So this question has two parts really:
i.) Show the curvature functions (Gauss Curvature) $K_{g'}$ and $K_g$ for two conformally equivalent metrics, g' and g, in dimension 2 satisfy: $$K_{g'} = e^{-2u}(K_{g} - \Delta_{g}u)$$ Where u is an arbitrary function and $\Delta$ is the laplace operator (trace of the Hessian)
ii.) What is the curvature function (again, Gauss) of a conformally flat metric $h = e^{2u}g_{e}$ in terms of u?
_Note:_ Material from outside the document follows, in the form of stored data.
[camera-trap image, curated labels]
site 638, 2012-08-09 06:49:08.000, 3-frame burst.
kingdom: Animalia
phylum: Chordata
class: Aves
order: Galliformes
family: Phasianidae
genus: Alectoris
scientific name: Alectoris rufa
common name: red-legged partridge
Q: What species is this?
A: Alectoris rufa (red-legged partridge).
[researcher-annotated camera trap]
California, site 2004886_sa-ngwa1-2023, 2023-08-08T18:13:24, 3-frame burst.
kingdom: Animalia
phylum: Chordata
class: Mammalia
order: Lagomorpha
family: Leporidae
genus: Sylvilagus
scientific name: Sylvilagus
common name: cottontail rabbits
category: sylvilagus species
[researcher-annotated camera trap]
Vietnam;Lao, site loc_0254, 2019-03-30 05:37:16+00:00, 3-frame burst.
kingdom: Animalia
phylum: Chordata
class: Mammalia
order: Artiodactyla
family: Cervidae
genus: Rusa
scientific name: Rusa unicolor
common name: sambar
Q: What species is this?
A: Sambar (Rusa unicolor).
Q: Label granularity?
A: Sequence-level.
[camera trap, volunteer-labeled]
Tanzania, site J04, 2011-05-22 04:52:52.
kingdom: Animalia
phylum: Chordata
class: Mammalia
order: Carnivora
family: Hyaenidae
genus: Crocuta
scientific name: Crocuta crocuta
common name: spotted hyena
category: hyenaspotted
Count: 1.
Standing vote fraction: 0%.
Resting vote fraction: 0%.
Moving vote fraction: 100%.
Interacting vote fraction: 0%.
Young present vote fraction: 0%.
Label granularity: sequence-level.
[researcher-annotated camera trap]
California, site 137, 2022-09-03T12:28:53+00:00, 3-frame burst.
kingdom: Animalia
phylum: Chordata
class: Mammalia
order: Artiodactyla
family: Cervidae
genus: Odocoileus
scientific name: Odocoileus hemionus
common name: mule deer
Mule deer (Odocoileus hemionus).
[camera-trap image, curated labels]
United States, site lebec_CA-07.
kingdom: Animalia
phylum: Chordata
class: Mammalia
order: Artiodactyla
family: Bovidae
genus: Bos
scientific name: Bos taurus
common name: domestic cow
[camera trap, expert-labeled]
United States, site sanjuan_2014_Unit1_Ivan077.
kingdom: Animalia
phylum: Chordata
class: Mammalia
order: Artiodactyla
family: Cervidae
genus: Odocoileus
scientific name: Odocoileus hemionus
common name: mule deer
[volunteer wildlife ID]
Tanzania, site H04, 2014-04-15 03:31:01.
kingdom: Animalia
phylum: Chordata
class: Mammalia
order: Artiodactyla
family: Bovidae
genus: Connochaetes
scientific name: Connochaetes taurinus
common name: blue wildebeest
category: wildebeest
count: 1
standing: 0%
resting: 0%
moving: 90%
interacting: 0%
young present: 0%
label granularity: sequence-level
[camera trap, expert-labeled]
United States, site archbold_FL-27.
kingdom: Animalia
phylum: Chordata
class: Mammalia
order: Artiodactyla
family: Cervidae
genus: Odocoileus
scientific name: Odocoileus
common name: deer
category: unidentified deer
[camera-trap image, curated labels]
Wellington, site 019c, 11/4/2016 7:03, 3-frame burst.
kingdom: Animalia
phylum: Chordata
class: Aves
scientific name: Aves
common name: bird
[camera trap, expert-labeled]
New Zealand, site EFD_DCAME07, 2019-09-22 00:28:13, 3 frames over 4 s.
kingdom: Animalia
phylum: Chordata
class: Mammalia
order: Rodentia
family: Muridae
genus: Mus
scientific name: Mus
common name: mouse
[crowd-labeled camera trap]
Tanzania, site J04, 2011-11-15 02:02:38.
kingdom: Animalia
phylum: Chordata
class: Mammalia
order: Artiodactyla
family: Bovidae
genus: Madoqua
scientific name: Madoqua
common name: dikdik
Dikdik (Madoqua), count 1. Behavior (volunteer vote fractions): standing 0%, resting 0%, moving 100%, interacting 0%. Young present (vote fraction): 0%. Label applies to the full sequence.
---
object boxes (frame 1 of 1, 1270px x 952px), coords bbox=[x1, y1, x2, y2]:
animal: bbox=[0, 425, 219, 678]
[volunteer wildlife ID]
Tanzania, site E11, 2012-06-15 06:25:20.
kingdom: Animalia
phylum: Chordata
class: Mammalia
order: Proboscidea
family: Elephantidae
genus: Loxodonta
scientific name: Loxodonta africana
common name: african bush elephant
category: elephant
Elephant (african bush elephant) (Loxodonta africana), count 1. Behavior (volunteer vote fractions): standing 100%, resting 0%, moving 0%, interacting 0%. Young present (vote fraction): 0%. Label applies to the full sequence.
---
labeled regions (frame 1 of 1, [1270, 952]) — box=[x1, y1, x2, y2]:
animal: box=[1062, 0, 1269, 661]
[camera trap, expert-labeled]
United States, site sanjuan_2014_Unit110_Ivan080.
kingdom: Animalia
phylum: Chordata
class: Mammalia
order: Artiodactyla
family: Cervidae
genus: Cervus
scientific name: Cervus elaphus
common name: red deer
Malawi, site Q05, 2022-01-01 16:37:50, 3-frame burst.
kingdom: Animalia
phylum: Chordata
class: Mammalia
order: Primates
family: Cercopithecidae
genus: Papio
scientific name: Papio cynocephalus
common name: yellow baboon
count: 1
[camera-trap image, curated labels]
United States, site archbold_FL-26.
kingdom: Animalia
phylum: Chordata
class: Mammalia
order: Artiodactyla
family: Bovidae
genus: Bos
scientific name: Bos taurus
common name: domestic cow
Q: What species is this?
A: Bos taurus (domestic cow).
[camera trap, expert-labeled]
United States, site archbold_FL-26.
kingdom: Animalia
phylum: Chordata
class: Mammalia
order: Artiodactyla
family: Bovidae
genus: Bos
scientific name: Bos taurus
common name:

Where the metric $g_{e}$ is the standard euclidean metric.
So for...
i.) Here I'm using as the def of Gauss curvature: $$ K = \frac{<(\nabla_{e_{2}}\nabla_{e_{1}} - \nabla_{e_{1}}\nabla_{e_{2}})e_{1}, e_{2}>}{Det(g)}$$ where $\nabla_{e_j}e_{i}$ = $\Gamma_{ij}^{k}e_{k}$
And we know that two conformally equivalent matrics are given by: $$g' = e^{2u}g$$ So then my instincts would tell me to take g' and calculate $K_{g'}$ in terms of u and g and then see that the $e^{-2u}$ likely comes from the $Det(g')$ but I'm not sure how the basis vectors change from one metric to the next, though I'm sure that's what accounts for the difference of the laplachian of u.
ii.) Here this is similar in issue as above, I imagine we just throw $h$ as given by $h = e^{2u}g_{e}$ into the equation for curvature. I can see the denominator being different, easily, but again I'm not sure how $e_1$ in the $g_e$ metric differs from $e_1$ in the $h$ metric. Any help?